David was right on when he told the Lord that "Your love is better than life." (Psalm 63:3)

I'll close with the following lyrics from a song by Trevor Morgan:

Your love is better than life
Your love is deeper than the sea
More beautiful than any of the things surrounding me
You are everything I need
More than I desire
Your love is better than life
Your love is better than life
Better than a smile
Better than a kiss
Better than any of the things I think I'll miss

Thursday, November 5, 2009

Singin' in the Rain

In Matthew 6 Jesus tells us that, "Each day has enough trouble of its own." Boy, was He right! Why am I surprised? Sheesh. My mother even often says that bad things seem to come in three's. In other words, as some would put it, "when it rains it pours." Sometimes we'll get hit with one huge awful thing that happens... but most of the time, it's just a load of little things. Things that are out of our control. Things that trip us up and cause us to lose focus. Things that cause us to fret and worry.

So what's happened to us? I know I have you all on the edge of your seat now. :)

Well, just to name a few . . . my SUV had to be put in the shop for some pretty significant repairs. (Enough said.) Then we find out that even though our daughter had already started kindergarten back in our old home, in order to fully register here she has to (again) go see a doctor, a dentist, an eye doctor, and she even has to have a blood test for lead exposure. (And as some of you may already know, she is deathly afraid of needles/shots.) Also, our heater can't seem to decide whether it's going to work or not. We sometimes have spotty Internet connections. And now today, Jeromy has a job interview (which is a good thing!), but he's feeling terrible. He'll be stopping by a MinuteClinic on his way home, to see whether he has strep throat or not.

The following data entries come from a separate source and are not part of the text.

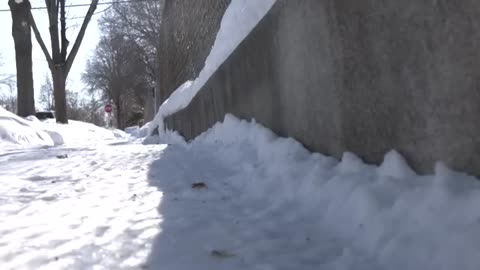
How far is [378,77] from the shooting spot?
260 cm

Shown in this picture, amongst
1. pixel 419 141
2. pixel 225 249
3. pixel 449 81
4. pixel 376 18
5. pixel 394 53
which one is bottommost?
pixel 225 249

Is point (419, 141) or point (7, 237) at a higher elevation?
point (419, 141)

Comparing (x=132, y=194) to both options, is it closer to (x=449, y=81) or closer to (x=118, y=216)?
(x=118, y=216)

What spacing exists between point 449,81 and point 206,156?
364 centimetres

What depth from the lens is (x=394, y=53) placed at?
2.45 metres

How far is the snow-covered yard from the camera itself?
201 centimetres

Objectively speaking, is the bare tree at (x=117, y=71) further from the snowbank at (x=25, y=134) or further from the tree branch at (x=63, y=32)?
the snowbank at (x=25, y=134)

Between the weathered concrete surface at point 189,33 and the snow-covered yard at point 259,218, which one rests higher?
the weathered concrete surface at point 189,33

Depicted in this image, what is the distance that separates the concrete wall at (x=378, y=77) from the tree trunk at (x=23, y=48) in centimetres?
1162

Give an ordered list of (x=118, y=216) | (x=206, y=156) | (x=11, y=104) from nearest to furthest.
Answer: (x=118, y=216), (x=206, y=156), (x=11, y=104)

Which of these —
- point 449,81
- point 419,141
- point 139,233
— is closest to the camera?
point 449,81

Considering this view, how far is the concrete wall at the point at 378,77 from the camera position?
206cm

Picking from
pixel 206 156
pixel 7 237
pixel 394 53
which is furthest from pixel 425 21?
pixel 206 156

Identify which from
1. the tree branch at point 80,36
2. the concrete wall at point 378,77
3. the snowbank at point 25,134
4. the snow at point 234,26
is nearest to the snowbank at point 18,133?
the snowbank at point 25,134
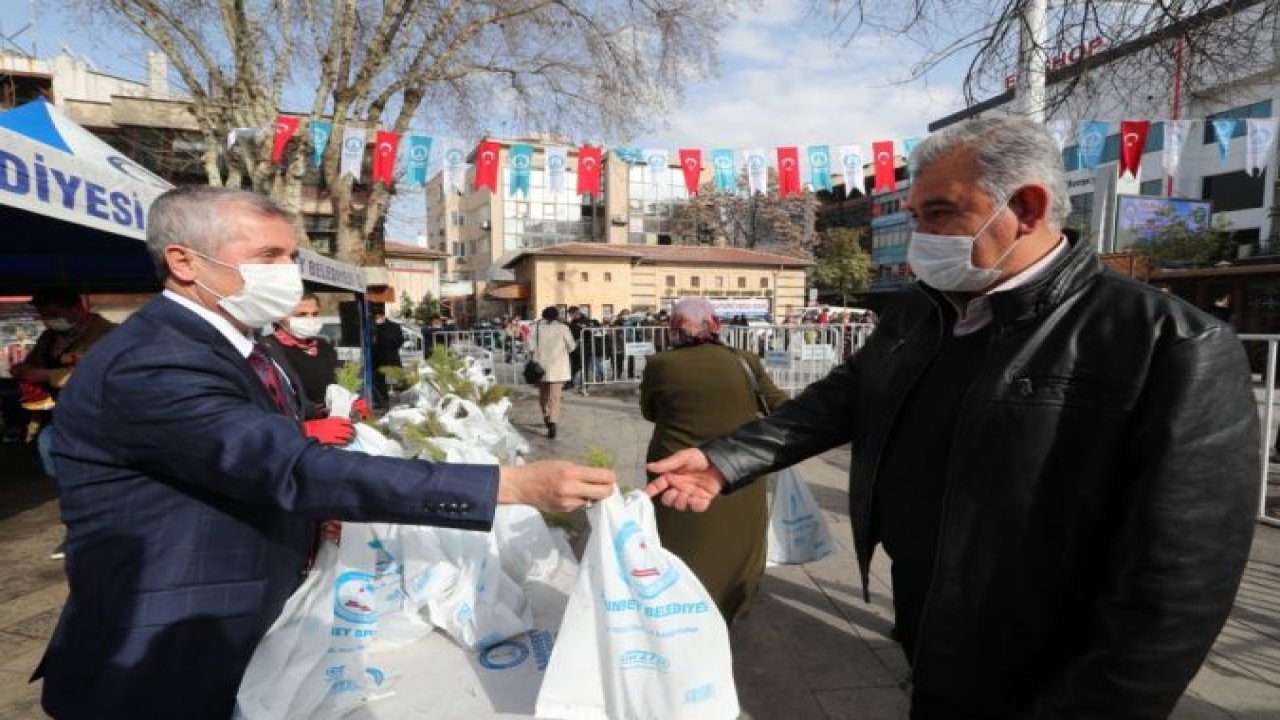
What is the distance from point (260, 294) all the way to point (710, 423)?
7.00 ft

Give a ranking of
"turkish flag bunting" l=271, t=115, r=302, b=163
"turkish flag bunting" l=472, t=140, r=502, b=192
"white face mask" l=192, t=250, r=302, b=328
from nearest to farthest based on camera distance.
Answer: "white face mask" l=192, t=250, r=302, b=328 < "turkish flag bunting" l=271, t=115, r=302, b=163 < "turkish flag bunting" l=472, t=140, r=502, b=192

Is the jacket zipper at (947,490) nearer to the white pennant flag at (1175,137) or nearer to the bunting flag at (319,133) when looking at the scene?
the white pennant flag at (1175,137)

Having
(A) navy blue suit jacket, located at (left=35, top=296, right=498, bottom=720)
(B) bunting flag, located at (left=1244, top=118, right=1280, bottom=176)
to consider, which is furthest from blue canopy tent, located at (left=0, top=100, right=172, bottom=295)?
(B) bunting flag, located at (left=1244, top=118, right=1280, bottom=176)

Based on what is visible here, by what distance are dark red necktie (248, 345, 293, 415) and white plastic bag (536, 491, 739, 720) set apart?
33.6 inches

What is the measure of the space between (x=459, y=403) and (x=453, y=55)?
11.4 m

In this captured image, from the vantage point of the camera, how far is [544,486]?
1512mm

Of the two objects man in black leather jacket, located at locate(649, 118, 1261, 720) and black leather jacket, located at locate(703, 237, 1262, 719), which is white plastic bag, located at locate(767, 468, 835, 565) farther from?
black leather jacket, located at locate(703, 237, 1262, 719)

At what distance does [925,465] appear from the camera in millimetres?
1492

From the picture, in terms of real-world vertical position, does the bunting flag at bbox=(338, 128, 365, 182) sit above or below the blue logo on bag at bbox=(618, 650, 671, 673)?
above

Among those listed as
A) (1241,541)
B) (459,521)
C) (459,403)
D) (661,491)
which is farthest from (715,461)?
(459,403)

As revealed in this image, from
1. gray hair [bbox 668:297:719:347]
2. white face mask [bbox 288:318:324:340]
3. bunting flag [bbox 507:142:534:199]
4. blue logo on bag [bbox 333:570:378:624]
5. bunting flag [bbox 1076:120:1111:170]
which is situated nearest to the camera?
blue logo on bag [bbox 333:570:378:624]

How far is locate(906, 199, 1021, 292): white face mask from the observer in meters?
1.44

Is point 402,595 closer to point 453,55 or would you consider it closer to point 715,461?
point 715,461

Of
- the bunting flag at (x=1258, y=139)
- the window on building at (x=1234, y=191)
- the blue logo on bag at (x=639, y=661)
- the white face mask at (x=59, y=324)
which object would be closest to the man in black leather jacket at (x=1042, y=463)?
A: the blue logo on bag at (x=639, y=661)
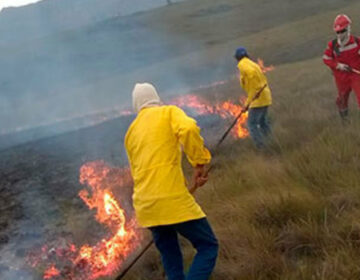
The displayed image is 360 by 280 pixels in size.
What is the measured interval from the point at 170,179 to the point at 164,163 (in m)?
0.14

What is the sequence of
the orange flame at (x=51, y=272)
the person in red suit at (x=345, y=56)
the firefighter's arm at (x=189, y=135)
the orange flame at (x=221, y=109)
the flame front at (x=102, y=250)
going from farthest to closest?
the orange flame at (x=221, y=109) < the person in red suit at (x=345, y=56) < the orange flame at (x=51, y=272) < the flame front at (x=102, y=250) < the firefighter's arm at (x=189, y=135)

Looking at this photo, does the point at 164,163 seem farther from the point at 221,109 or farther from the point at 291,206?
the point at 221,109

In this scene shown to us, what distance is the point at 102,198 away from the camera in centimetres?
883

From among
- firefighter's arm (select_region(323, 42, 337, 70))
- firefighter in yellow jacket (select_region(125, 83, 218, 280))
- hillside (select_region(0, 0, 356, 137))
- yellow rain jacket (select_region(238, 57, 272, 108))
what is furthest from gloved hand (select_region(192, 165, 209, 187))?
hillside (select_region(0, 0, 356, 137))

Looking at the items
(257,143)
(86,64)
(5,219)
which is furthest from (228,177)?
(86,64)

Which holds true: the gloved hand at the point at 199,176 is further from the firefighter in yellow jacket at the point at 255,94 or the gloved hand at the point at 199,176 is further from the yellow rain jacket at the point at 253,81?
the yellow rain jacket at the point at 253,81

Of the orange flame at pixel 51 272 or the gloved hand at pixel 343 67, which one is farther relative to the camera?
the gloved hand at pixel 343 67

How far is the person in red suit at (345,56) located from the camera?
24.8ft

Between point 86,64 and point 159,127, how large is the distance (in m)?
41.8

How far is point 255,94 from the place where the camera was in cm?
830

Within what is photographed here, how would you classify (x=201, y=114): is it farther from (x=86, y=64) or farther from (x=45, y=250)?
(x=86, y=64)

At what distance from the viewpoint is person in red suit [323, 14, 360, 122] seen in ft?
24.8

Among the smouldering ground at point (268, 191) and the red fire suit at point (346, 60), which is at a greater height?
the red fire suit at point (346, 60)

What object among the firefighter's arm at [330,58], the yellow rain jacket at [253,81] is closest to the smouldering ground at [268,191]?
the yellow rain jacket at [253,81]
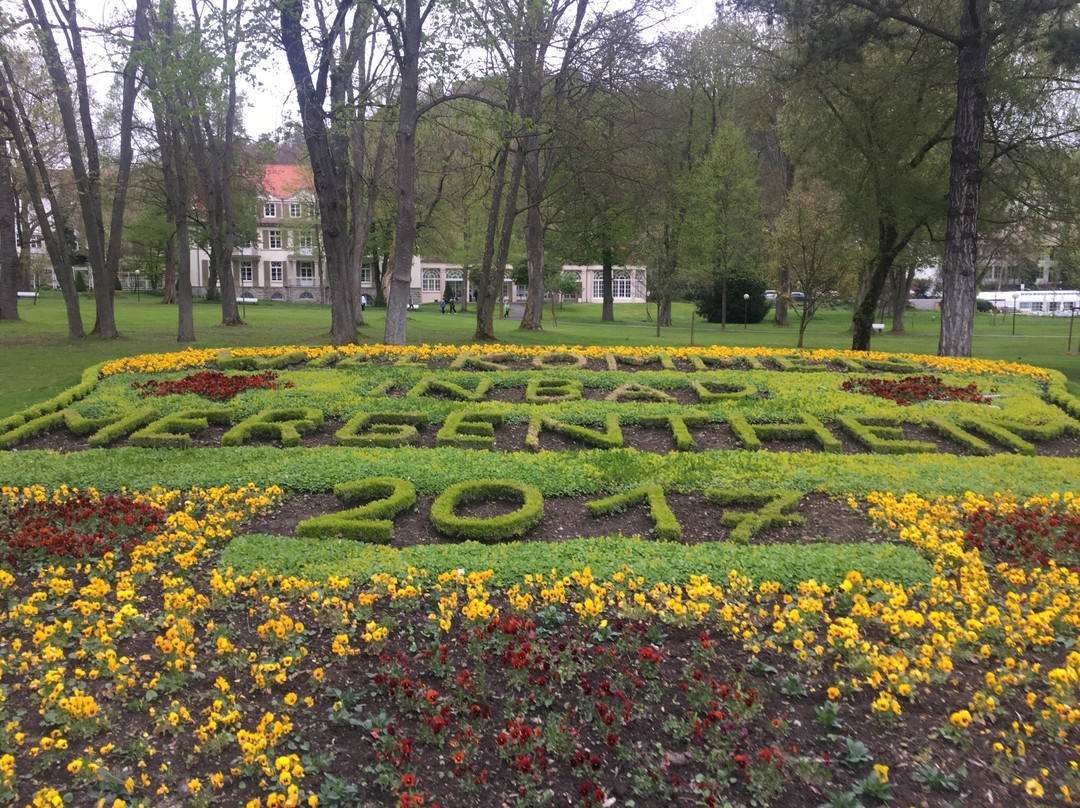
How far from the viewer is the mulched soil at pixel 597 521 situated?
5.92 metres

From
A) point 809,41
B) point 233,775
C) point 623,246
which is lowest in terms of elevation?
point 233,775

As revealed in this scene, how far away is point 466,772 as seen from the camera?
3.32 meters

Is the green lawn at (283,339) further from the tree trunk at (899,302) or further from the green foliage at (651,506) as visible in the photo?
the green foliage at (651,506)

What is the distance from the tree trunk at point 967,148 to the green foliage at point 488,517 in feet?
40.0

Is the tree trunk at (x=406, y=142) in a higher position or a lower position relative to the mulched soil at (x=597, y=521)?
higher

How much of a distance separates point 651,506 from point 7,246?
70.4 feet

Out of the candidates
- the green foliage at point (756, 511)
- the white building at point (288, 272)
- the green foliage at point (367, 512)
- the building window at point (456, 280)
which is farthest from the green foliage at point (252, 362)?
the building window at point (456, 280)

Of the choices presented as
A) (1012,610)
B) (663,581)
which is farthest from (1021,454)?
(663,581)

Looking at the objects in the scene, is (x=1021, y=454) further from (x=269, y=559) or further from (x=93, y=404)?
(x=93, y=404)

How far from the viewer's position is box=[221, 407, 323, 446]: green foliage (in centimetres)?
816

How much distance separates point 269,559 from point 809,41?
1562 cm

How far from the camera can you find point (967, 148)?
1465 cm

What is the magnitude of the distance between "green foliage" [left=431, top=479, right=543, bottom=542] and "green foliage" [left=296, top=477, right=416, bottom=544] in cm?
31

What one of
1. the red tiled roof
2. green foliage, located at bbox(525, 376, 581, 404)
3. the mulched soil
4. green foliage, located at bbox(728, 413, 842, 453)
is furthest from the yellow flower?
the red tiled roof
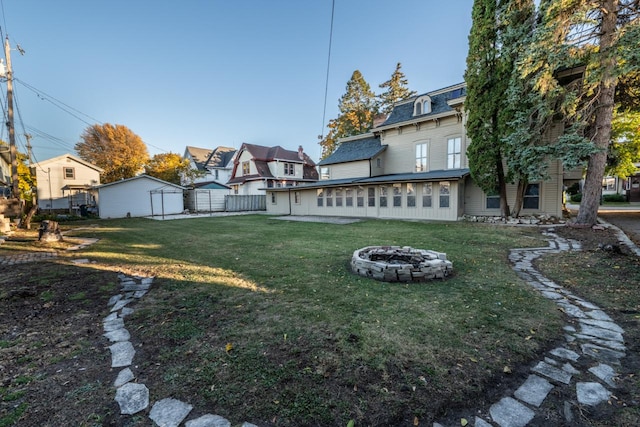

So before you think I'm just complaining . . . let me point you to the hope that I am clinging to. After Jesus alluded to all the troubles we will most definitely encounter, He also said, "Do not let your hearts be troubled. Trust in God; trust also in me." (John 14:1) He assured us, "Never will I leave you; never will I forsake you." (Hebrews 13:5) I am telling myself over and over that Jesus is with us through everything. I am hearing His voice remind me over and over, "do not let your heart be troubled, Jessica."

What an awesome Savior. He cares about even the little things we go through in life. He cares enough to reach down from His throne on high and speak to me. To encourage me. And not only that, but to give me supernatural strength through His Holy Spirit so that I can actually deal with all these things.

My Jesus, I love Thee, I know Thou art mine;
For Thee all the follies of sin I resign.
My gracious Redeemer, my Savior art Thou;
If ever I loved Thee, my Jesus, ’tis now.